===== Data shown

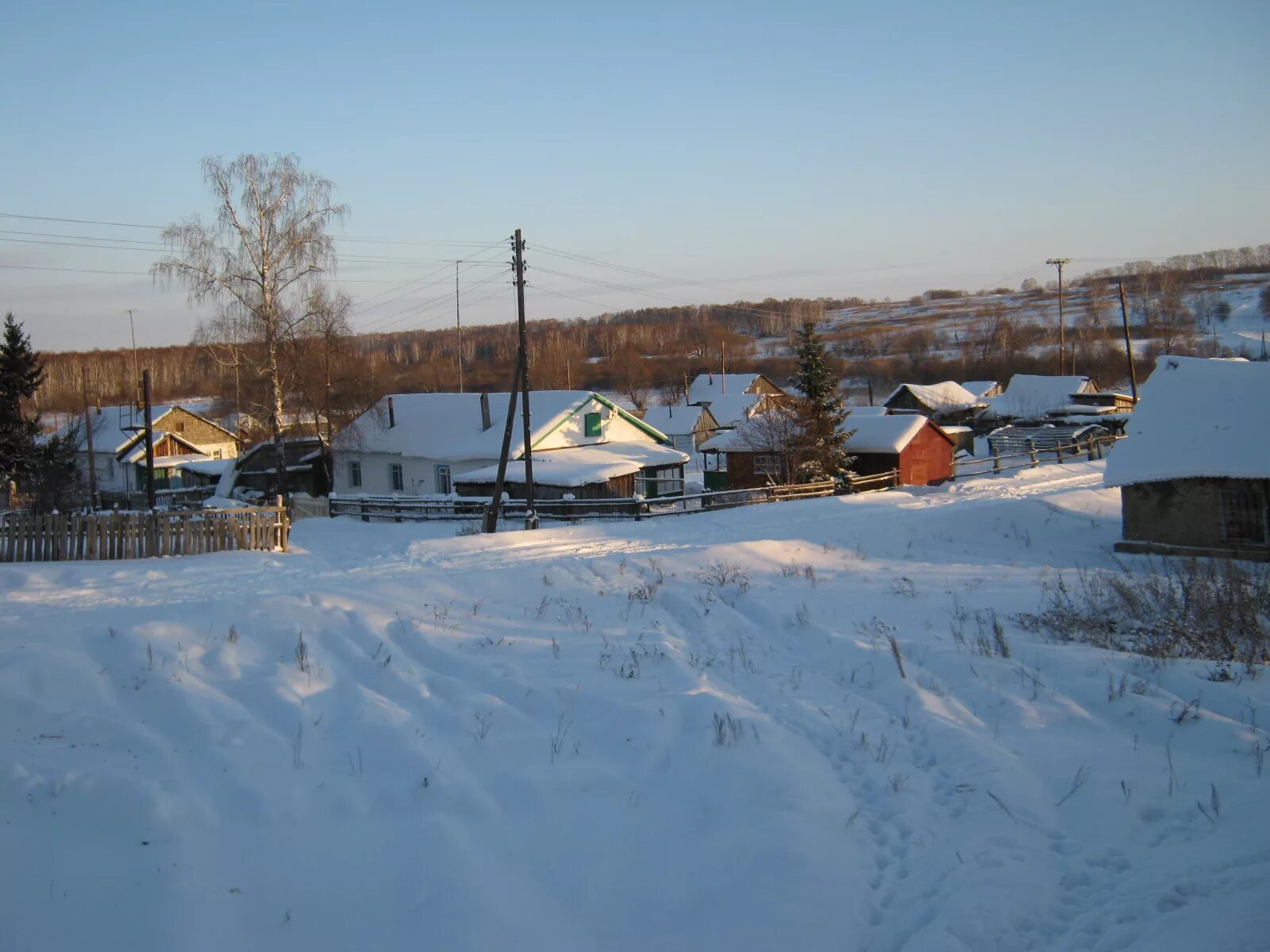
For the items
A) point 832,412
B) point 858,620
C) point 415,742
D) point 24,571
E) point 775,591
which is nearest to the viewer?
point 415,742

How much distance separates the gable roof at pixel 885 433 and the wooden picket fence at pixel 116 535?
25.1m

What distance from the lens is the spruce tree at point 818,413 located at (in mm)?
34750

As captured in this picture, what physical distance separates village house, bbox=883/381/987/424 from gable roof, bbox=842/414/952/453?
29.0 m

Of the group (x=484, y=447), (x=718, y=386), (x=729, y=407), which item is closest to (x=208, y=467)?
(x=484, y=447)

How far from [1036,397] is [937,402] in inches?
272

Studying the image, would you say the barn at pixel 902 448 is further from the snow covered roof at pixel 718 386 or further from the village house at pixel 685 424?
the snow covered roof at pixel 718 386

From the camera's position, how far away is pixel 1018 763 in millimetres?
5930

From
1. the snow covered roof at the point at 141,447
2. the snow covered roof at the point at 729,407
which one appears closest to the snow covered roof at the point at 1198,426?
the snow covered roof at the point at 729,407

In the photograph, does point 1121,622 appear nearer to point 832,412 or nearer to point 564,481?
point 564,481

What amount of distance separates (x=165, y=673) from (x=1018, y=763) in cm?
676

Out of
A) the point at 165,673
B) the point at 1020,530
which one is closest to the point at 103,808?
the point at 165,673

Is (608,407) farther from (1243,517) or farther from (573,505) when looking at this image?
(1243,517)

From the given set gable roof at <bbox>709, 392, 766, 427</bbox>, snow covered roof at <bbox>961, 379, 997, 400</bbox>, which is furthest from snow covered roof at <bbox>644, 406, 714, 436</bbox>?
snow covered roof at <bbox>961, 379, 997, 400</bbox>

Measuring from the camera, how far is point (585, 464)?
110 feet
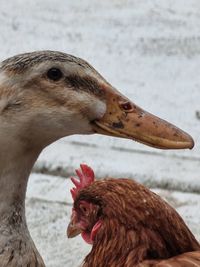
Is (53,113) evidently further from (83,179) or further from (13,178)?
(83,179)

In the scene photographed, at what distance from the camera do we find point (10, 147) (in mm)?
2688

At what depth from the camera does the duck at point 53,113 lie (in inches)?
104

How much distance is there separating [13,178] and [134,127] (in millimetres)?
435

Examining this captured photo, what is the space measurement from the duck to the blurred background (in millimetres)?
1154

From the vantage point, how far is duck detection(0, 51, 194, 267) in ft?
8.70

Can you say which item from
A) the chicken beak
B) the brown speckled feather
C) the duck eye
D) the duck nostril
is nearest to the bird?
the brown speckled feather

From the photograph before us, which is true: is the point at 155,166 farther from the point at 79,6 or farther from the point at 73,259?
the point at 79,6

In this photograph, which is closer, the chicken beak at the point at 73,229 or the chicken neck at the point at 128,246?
the chicken neck at the point at 128,246

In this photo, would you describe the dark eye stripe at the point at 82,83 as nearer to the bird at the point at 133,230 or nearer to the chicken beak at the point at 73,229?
the bird at the point at 133,230

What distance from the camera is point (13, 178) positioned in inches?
109

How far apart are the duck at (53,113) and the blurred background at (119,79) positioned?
45.5 inches

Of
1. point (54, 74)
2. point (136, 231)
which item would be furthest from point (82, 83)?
point (136, 231)

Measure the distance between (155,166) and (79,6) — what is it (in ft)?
8.18

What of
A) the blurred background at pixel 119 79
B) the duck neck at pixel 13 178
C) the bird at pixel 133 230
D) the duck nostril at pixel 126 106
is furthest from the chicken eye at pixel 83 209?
the blurred background at pixel 119 79
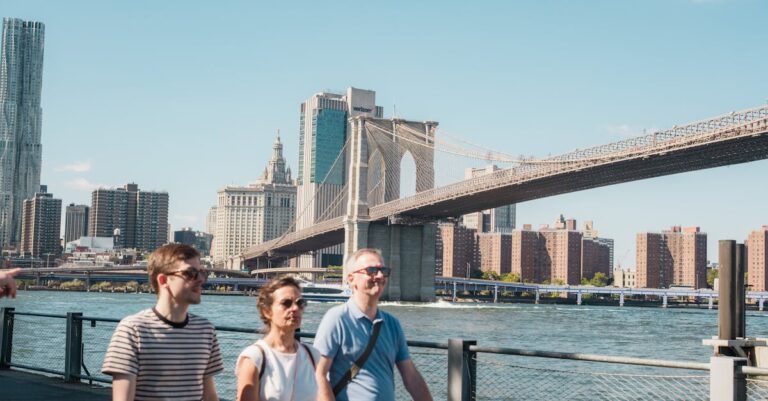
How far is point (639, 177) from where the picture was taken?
49531 mm

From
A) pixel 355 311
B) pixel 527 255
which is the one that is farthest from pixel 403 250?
pixel 527 255

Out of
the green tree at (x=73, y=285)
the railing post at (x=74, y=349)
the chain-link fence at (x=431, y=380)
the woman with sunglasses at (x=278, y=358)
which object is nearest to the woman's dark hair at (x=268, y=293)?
the woman with sunglasses at (x=278, y=358)

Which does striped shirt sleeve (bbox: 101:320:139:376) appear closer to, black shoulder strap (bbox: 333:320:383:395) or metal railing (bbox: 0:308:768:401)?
black shoulder strap (bbox: 333:320:383:395)

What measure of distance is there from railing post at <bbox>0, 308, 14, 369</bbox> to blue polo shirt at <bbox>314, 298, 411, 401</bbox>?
7299mm

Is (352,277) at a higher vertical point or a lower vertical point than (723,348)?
higher

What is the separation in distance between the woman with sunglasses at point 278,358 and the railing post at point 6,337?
24.6 feet

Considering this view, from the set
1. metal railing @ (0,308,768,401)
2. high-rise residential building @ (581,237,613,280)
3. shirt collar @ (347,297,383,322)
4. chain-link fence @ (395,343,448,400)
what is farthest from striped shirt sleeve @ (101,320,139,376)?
high-rise residential building @ (581,237,613,280)

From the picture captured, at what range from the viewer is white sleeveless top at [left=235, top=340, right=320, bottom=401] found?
13.5ft

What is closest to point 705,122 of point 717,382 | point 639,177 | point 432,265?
point 639,177

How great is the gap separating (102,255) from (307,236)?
94789mm

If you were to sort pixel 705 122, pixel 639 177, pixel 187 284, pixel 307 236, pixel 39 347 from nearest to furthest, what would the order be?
pixel 187 284 < pixel 39 347 < pixel 705 122 < pixel 639 177 < pixel 307 236

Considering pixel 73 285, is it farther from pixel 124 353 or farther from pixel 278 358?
pixel 124 353

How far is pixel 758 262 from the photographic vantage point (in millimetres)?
148125

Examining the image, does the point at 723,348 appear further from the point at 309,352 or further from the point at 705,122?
the point at 705,122
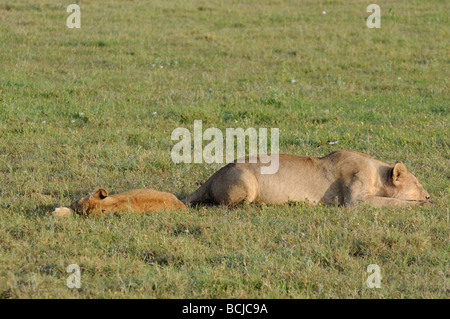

==========

**Required work:** Write the lines from the one containing "How great is" through the end of the rows as a JSON list of strings, one string per line, with blank lines and pictures left out.

**Solution for this task:**
[
  "How great is the gap separating (102,255) from (307,236)?",
  "94789mm",
  "If you were to sort pixel 705 122, pixel 639 177, pixel 187 284, pixel 307 236, pixel 39 347 from nearest to furthest, what would the order be?",
  "pixel 187 284 < pixel 39 347 < pixel 705 122 < pixel 639 177 < pixel 307 236",
  "Considering pixel 73 285, is it farther from pixel 124 353 or farther from pixel 278 358?",
  "pixel 124 353",
  "How far is pixel 758 262 from the photographic vantage point (in millimetres)?",
  "148125",
  "Examining the image, does the point at 723,348 appear further from the point at 309,352 or further from the point at 705,122?",
  "the point at 705,122"
]